And you’ve done it so many times that I generally just skim your complaints to see if there’s anything worthwhile in them … and in this case, there sure wasn’t.
PS—Yes, I have no formal training in statistics. Never took a single class in it.
However, I understand the effect of the Hurst exponent on statistical significance, and I independently invented a way to calculate that effect, a way that was first invented by a very good statistician, Demetris Koutsoyiannis. I can show you why the Koutsoyiannis method is better than the Nychka method for that purpose.
I independently invented a method of Fourier analysis that doesn’t mind gaps in the data. I found out later it’s actually called a “Date-Compensated Discrete Fourier Transform”, or DCDFT (Ferraz-Mello, S. 1981, Astron. J., 86, 619). I love independently coming up with things like those—it proves that I understand the subject well enough to make valid discoveries, regardless of whether someone found them first.
I also understand when to use standard linear regression and when to use Deming regression; how to measure skew and kurtosis; the generation of appropriate pseudorandom data for Monte Carlo analyses; how to standardize variables; the difference between white, blue, and red noise; the use of fractional Gaussian noise; when to use Student’s T-test and why it’s not the Student’s T-test; p-values and their limitations; single and multiple linear regression; cluster analysis; principle component analysis; Godel’s Incompleteness Theorem; the problems with heteroskedasticity and non-stationarity; the effects of overfitting; and a host of other statistical subjects.
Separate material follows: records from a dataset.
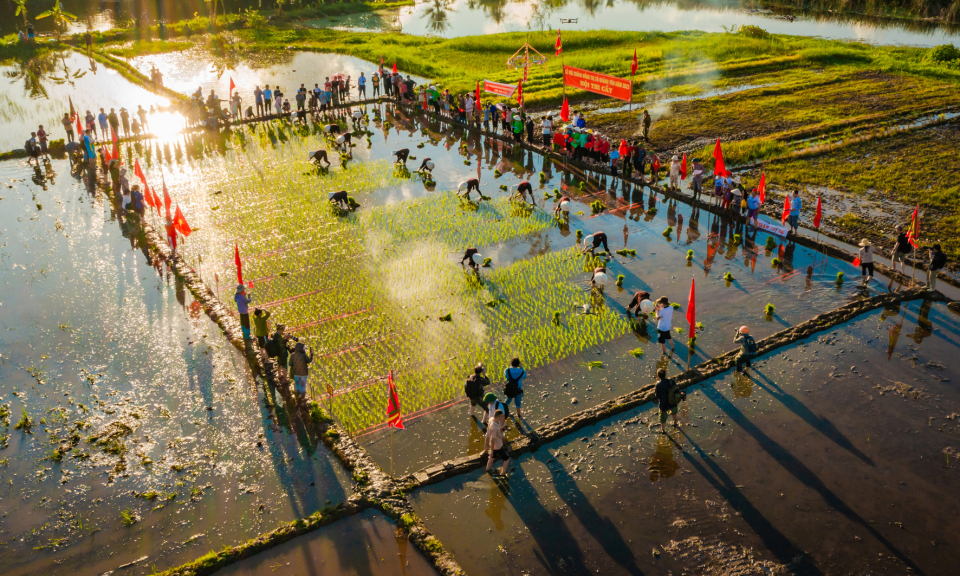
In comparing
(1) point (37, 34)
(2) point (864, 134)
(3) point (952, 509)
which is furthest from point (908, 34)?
(1) point (37, 34)

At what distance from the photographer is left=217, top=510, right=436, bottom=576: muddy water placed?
10117mm

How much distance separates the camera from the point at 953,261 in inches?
717

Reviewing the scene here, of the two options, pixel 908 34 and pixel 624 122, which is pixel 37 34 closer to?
pixel 624 122

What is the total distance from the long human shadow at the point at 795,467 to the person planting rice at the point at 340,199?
12950 millimetres

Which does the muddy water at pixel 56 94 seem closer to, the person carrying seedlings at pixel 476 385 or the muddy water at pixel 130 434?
the muddy water at pixel 130 434

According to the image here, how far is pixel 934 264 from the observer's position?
16625 millimetres

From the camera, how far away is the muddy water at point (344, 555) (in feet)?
33.2

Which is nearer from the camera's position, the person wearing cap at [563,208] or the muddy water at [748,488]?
the muddy water at [748,488]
In short, I’m self-educated in these matters, not uneducated.
The part of my post about you not having formal qualifications in statistical methods was a response to JC’s post (re:” I am glad we have excellent statisticians contributing to WUWT“) and not your work shown in the post. I did not let myself degenerate into personal attacks as you have done but simply reported the fact that you now confirm that you have no formal qualifications in statistical methods. So, no, both my posts directed at your article judged your article on its lack of detail on the methods you used contrary to your derogatory comments (“Like any true scientist, and unlike you, they judged me on my work and not my “qualifications”). You posted a link to a dataset with no accompanying metadata which is your responsibility to provide if you want to claim scientific credibility otherwise post links to the original source data (with metadata) and in your missing methods section describe how you processed this data further, if you did, for your analyses as required in peer-review journals (including any Supplementary Material).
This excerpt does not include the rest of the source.